To me this is the crux of going stealth or focusing on passing, or blending in so no one will know our past.  Very personal decisions I respect and sometimes a volatile conversation here.

It is my opinion that unless we have a perfect memory and a flawless presentation we may trip up and reveal our past.  We can avoid those difficult questions, deflecting and distracting as we go.  Another option is to consider being discreet but telling the truth while still sharing only as much as one is comfortable with.

I love being part of the girls club and talking about sex and reproductive health and never again want to hide who I am.  I have found that other women now trust me more and I am not seen as some predatory male.  I want those confidences to continue and believe having something to hide puts that at risk.

I recall being so elated, years ago, that I seemed to be passing and a guy was sort of hitting on me at a dinner.  As we walked to the hotel we started talking about high school traumas and I talked about going to an all boys military high school.  Game over because I told the truth or a lesson I learned about starting with the truth?

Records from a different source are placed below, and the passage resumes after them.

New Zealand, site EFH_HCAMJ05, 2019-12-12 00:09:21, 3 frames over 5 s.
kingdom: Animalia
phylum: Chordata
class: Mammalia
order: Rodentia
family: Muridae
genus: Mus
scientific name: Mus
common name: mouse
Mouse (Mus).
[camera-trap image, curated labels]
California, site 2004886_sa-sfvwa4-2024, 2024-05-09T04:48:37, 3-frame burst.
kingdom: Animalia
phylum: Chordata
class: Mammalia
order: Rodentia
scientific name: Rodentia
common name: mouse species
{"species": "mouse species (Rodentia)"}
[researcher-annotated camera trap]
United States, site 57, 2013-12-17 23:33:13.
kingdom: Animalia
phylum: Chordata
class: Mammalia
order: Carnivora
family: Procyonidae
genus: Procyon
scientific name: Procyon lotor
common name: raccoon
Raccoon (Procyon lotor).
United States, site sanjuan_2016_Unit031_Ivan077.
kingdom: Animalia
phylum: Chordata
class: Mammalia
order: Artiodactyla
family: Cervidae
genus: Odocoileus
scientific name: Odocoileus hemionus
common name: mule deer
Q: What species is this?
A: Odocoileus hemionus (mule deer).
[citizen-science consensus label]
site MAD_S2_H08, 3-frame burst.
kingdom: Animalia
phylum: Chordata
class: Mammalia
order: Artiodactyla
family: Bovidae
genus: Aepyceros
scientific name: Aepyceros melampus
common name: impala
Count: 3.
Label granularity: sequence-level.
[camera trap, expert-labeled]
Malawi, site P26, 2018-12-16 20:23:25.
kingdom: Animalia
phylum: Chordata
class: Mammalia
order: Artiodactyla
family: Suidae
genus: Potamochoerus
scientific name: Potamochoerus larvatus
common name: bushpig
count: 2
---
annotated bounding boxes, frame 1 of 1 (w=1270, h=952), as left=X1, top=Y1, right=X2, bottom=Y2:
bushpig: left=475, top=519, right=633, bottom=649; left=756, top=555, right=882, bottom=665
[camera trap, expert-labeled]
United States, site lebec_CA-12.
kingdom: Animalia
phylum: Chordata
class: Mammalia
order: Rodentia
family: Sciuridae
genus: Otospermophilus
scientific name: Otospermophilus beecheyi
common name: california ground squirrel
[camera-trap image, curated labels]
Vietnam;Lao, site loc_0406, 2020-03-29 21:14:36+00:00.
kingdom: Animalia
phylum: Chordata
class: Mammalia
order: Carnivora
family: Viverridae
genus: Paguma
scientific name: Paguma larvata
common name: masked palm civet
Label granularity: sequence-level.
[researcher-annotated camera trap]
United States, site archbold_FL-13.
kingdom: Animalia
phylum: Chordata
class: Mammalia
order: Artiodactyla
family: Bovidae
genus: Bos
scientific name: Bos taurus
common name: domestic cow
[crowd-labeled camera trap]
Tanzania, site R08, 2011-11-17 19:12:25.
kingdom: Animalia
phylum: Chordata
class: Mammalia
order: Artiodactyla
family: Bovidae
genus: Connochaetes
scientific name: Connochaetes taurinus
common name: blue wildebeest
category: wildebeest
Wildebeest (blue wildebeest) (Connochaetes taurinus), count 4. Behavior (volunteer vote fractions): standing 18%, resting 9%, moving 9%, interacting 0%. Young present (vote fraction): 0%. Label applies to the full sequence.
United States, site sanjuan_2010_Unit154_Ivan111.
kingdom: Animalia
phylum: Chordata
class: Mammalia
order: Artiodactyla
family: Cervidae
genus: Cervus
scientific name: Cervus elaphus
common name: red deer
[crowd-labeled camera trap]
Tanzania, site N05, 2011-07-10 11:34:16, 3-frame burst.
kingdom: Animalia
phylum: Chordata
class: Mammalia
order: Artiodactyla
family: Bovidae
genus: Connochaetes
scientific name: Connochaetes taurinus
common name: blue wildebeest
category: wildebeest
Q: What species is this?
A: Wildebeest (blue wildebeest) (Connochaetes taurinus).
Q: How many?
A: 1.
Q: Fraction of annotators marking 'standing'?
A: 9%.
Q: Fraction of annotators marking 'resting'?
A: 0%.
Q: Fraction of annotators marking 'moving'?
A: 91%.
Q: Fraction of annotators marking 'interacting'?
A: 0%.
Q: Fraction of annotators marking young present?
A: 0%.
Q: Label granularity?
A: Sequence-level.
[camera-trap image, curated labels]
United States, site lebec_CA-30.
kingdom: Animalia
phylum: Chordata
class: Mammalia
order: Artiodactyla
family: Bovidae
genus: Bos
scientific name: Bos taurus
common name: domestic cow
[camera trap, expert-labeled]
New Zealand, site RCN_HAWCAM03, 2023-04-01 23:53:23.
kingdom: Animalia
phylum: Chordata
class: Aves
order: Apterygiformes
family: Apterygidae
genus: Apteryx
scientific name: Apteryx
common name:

We do have and make choices that may even be life altering.  How do we want to live?
Title: Re: When was your last period?
Post by: Lady Sarah on July 10, 2016, 07:06:54 PM
I was talking about the common medical questions doctors want to know about their female patients.

My friends and family know my status. By the way, I have never heard any of them discuss periods. They may flaunt their children, but they never discuss periods.
Title: Re: When was your last period?
Post by: Atom on July 12, 2016, 04:11:37 AM
One of my girlfriends from my younger years was rubbish at keeping track of her period - so I made sure I carried a couple of pads around in my bag just in case.

Also doubles up so strangers don't ask questions if they're seen - or if I'm asked for a spare one - presto!

I'm not usually asked this question anymore, my OH once joked that I'm already extremely moody and irritable, so they'd probably see very little difference. Much laughter from our social group but worked a charm.